- _EXERCISE DESCRIPTION_
Output all lines exactly, with nothing added or dropped.

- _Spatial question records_
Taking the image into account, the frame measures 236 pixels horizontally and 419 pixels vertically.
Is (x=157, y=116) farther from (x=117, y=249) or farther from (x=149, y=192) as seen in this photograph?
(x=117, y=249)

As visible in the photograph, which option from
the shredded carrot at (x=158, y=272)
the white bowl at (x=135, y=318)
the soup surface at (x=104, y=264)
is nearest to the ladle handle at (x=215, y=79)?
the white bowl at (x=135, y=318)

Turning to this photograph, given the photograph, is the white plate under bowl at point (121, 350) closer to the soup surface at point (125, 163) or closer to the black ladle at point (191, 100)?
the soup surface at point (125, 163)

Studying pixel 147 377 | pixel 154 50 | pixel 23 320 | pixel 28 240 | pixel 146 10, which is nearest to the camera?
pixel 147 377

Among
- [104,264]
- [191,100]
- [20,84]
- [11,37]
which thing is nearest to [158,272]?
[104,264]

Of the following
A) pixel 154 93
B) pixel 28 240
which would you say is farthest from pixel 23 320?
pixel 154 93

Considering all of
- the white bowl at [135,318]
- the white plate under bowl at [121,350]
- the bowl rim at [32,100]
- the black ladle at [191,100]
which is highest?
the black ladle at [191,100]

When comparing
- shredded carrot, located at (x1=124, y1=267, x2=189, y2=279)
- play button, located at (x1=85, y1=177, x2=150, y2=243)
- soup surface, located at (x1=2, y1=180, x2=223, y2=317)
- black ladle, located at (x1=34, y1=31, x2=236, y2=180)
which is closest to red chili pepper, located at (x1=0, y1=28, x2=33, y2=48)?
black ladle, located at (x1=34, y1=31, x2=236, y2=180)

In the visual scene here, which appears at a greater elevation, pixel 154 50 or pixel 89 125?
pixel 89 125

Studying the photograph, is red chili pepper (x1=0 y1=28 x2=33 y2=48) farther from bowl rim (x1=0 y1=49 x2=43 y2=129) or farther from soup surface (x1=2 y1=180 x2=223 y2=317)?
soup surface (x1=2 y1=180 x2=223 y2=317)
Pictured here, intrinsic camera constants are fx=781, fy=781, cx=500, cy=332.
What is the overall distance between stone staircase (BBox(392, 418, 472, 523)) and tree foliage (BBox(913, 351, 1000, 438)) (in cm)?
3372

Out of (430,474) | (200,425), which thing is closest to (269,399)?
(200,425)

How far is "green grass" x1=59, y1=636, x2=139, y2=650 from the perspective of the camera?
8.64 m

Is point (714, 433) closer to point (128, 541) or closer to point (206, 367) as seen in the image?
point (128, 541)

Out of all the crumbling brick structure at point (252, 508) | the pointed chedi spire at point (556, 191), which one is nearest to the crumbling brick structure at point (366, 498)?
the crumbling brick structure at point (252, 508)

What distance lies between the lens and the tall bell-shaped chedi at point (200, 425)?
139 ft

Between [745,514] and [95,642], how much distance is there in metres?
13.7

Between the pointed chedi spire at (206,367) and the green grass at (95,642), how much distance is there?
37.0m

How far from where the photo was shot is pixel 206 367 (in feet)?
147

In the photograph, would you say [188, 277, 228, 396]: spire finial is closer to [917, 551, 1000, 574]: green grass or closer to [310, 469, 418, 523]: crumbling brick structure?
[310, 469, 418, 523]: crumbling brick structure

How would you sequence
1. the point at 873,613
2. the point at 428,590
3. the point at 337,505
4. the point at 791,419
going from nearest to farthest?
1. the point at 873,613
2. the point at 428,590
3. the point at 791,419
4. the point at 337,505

- _REPLY TO THE TASK_
Taking the image into account, the frame measures 236 pixels horizontally and 419 pixels vertically.
Is (x=157, y=116) farther from (x=117, y=249) or farther from (x=149, y=192) as seen in this photograph?
(x=117, y=249)

As visible in the photograph, which option from
the shredded carrot at (x=158, y=272)
the white bowl at (x=135, y=318)
the soup surface at (x=104, y=264)
is nearest to the ladle handle at (x=215, y=79)?
the white bowl at (x=135, y=318)

Turning to this photograph, given the photograph, is the white plate under bowl at point (121, 350) closer to the soup surface at point (125, 163) or closer to the black ladle at point (191, 100)?
the soup surface at point (125, 163)

Studying pixel 147 377 | pixel 154 50 | pixel 23 320 | pixel 28 240 | pixel 146 10, which is nearest to the camera?
pixel 147 377

Among
- [104,264]
- [191,100]
- [20,84]
- [11,37]
which thing is nearest to [158,272]?
[104,264]

Of the following
A) pixel 154 93
B) pixel 28 240
which would you say is farthest from pixel 23 320?
pixel 154 93

Considering all of
- the white bowl at [135,318]
- the white plate under bowl at [121,350]
- the bowl rim at [32,100]
- the black ladle at [191,100]
which is highest?
the black ladle at [191,100]

When comparing
- shredded carrot, located at (x1=124, y1=267, x2=189, y2=279)
- play button, located at (x1=85, y1=177, x2=150, y2=243)
- soup surface, located at (x1=2, y1=180, x2=223, y2=317)
- black ladle, located at (x1=34, y1=31, x2=236, y2=180)
which is closest to red chili pepper, located at (x1=0, y1=28, x2=33, y2=48)?
black ladle, located at (x1=34, y1=31, x2=236, y2=180)

In the visual scene here, which appears at a greater elevation, pixel 154 50 or pixel 89 125?
pixel 89 125

Studying the photograph, is red chili pepper (x1=0 y1=28 x2=33 y2=48) farther from bowl rim (x1=0 y1=49 x2=43 y2=129) or farther from soup surface (x1=2 y1=180 x2=223 y2=317)?
soup surface (x1=2 y1=180 x2=223 y2=317)
Pictured here, intrinsic camera constants are fx=781, fy=781, cx=500, cy=332.
What is the overall distance between stone staircase (BBox(392, 418, 472, 523)) and tree foliage (BBox(913, 351, 1000, 438)) (in cm)?
3372

Out of (430,474) | (200,425), which thing is closest to (269,399)?
(200,425)

How far is "green grass" x1=59, y1=636, x2=139, y2=650 from the perspective of the camera?
8.64 m

Is point (714, 433) closer to point (128, 541) or closer to point (206, 367) as seen in the image?
point (128, 541)

Out of all the crumbling brick structure at point (252, 508) | the pointed chedi spire at point (556, 191), which one is nearest to the crumbling brick structure at point (366, 498)?
the crumbling brick structure at point (252, 508)

What distance lies between the lens and the tall bell-shaped chedi at point (200, 425)?
139 ft

Between [745,514] and [95,642], how much distance is there in metres?
13.7

Between the pointed chedi spire at (206,367) and the green grass at (95,642), how much distance is there?
37.0m

How far from where the photo was shot is pixel 206 367 (in feet)?
147

In the photograph, would you say [188, 277, 228, 396]: spire finial is closer to [917, 551, 1000, 574]: green grass or closer to [310, 469, 418, 523]: crumbling brick structure?
[310, 469, 418, 523]: crumbling brick structure

How would you sequence
1. the point at 873,613
2. the point at 428,590
3. the point at 337,505
4. the point at 791,419
going from nearest to farthest?
1. the point at 873,613
2. the point at 428,590
3. the point at 791,419
4. the point at 337,505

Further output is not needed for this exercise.